At Durdin’s Kindred Space, where midwives prepare pregnant people physically and emotionally for the birth experience, 15 to 20 people per month receive this personalized, intensive care. Midwives usually know more about their clients’ history than providers in hospitals and can determine needs related to personal finances, anxiety about COVID-19, or mental health issues. The center identifies the services their clients need in the community, including an eight-week mental health program the center funds. Durdin’s nonprofit Birthing People Foundation provides free and low-cost education, training, and certification to empower people of color and address maternal and infant health disparities.
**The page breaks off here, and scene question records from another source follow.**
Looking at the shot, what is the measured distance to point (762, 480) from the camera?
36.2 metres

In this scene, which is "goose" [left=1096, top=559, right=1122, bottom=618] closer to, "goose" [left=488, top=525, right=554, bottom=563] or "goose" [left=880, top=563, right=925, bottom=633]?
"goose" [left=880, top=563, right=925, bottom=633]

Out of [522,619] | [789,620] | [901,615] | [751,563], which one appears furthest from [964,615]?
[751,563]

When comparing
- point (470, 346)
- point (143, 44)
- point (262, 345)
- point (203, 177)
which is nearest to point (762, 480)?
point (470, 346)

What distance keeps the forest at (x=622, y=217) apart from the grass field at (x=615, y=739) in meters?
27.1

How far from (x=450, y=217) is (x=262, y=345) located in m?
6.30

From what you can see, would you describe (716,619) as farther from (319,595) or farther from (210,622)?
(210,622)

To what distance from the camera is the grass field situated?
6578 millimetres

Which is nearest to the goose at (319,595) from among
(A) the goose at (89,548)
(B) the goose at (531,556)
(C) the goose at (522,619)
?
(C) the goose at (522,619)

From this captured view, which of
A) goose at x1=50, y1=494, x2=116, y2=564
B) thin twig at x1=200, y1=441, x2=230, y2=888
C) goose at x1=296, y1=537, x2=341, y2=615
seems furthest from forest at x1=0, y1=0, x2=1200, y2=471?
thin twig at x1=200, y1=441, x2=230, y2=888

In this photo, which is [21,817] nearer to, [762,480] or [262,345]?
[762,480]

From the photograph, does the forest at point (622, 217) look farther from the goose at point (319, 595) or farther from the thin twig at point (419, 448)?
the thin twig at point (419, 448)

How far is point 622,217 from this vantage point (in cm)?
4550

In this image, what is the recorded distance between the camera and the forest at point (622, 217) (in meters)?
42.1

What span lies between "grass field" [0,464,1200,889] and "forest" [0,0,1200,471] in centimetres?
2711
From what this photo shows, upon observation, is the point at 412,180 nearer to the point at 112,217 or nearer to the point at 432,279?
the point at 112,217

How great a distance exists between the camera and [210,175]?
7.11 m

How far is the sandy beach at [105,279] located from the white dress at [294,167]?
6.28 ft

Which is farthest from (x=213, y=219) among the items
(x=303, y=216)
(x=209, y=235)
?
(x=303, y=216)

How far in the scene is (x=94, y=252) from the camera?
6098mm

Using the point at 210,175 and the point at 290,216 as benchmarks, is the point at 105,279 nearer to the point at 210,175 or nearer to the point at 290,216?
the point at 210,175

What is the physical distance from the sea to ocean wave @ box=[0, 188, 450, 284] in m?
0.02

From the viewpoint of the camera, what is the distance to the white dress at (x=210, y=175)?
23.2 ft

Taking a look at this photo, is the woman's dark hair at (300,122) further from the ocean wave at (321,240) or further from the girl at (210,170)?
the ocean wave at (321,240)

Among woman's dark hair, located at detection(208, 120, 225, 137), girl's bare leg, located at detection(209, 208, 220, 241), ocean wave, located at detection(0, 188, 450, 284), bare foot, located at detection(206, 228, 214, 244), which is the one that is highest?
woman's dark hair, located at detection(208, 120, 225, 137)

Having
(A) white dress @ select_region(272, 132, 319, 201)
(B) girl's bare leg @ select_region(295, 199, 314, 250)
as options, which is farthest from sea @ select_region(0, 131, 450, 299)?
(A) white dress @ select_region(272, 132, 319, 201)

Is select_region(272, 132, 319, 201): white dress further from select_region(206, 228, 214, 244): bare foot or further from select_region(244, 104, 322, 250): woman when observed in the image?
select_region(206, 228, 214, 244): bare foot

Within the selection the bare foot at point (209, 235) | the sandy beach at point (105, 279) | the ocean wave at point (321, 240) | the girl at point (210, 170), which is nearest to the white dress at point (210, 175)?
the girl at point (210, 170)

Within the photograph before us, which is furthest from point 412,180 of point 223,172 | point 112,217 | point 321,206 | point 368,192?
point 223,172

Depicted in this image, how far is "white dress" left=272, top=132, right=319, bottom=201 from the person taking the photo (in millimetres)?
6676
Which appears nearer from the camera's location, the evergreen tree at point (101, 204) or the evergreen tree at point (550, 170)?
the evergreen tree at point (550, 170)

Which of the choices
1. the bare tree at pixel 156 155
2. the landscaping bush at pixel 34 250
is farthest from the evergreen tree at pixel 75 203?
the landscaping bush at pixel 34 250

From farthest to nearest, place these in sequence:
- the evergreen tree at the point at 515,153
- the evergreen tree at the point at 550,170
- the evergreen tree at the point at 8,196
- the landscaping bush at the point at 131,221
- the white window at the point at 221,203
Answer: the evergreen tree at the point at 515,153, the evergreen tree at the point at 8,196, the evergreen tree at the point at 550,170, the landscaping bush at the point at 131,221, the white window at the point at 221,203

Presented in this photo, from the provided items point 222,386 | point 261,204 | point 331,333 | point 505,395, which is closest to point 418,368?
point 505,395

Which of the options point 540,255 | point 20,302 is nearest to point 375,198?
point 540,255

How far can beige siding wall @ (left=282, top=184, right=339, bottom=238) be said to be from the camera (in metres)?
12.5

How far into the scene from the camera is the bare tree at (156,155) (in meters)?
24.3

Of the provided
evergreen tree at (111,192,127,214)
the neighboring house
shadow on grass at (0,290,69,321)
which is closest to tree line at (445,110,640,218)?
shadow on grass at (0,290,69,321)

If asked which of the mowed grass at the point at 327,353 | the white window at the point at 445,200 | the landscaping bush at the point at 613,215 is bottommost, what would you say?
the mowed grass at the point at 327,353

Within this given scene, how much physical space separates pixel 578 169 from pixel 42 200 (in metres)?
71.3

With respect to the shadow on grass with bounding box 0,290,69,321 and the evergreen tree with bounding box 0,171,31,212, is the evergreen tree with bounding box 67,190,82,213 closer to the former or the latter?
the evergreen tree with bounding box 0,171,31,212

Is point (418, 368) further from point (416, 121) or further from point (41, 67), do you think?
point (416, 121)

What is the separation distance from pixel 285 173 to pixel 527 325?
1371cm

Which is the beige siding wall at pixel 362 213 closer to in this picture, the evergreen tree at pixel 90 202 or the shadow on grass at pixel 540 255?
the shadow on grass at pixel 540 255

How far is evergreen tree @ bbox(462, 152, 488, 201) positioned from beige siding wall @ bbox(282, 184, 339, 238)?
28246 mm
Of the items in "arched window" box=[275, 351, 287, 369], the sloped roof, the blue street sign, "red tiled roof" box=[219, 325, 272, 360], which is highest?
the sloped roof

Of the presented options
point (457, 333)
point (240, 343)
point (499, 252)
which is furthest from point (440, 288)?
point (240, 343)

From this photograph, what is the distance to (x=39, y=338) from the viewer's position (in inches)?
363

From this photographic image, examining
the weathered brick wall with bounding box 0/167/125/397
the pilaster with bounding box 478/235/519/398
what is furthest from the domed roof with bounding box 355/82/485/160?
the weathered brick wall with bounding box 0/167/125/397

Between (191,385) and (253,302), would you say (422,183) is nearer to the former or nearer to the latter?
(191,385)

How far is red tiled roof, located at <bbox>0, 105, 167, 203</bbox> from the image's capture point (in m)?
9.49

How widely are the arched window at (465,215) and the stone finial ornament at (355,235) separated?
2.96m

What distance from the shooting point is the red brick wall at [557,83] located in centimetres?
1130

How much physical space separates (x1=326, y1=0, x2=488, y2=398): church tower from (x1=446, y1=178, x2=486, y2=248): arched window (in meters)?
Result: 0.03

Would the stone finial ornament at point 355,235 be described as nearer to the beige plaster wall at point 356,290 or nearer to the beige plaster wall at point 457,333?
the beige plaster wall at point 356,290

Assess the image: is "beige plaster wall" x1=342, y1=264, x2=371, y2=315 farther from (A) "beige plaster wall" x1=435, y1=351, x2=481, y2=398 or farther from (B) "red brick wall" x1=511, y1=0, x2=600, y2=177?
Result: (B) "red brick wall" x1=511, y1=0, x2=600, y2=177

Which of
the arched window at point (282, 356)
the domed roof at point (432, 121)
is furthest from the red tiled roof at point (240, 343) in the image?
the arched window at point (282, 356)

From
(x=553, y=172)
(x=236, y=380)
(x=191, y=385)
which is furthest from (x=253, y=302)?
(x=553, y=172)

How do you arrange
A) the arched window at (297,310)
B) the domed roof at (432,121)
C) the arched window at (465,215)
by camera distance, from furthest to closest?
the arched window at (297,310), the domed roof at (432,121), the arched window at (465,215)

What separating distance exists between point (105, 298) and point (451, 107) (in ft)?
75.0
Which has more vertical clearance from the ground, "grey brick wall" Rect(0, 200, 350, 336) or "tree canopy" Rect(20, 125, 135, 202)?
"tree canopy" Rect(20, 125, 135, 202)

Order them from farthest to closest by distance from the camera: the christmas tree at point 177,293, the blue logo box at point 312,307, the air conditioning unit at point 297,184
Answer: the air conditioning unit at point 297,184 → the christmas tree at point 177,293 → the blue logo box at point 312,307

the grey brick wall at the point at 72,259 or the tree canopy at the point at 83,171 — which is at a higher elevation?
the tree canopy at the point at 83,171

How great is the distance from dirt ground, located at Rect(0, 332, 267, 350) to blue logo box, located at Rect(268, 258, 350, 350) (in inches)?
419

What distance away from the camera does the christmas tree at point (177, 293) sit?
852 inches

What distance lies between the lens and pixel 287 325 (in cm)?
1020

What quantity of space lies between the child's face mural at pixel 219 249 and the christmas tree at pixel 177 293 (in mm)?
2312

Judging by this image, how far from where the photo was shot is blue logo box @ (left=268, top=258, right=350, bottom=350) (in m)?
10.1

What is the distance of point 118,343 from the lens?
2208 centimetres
“Midwifery care is about the whole person, and the care provided by Kindred Space LA focuses on the larger context into which the baby is being born,” said Stephanie Teleki, who co-leads CHCF’s maternity care work. “It’s significant that the midwives address the non-medical circumstances of life that influence the health of a parent and child. The birth of a human is not just a medical event — it’s a life-altering experience that needs a village. Somehow, we have lost that truth in our society, and the reinvigoration of midwifery at this time is partly about reclaiming it.”

Durdin has set a standard for achieving that vision.

“We have created what we want for ourselves,” she said. “We are mothers, and we feel called to do this knowing we are inspired by the countless midwives who delivered babies over hundreds, if not thousands of years before hospitals existed.”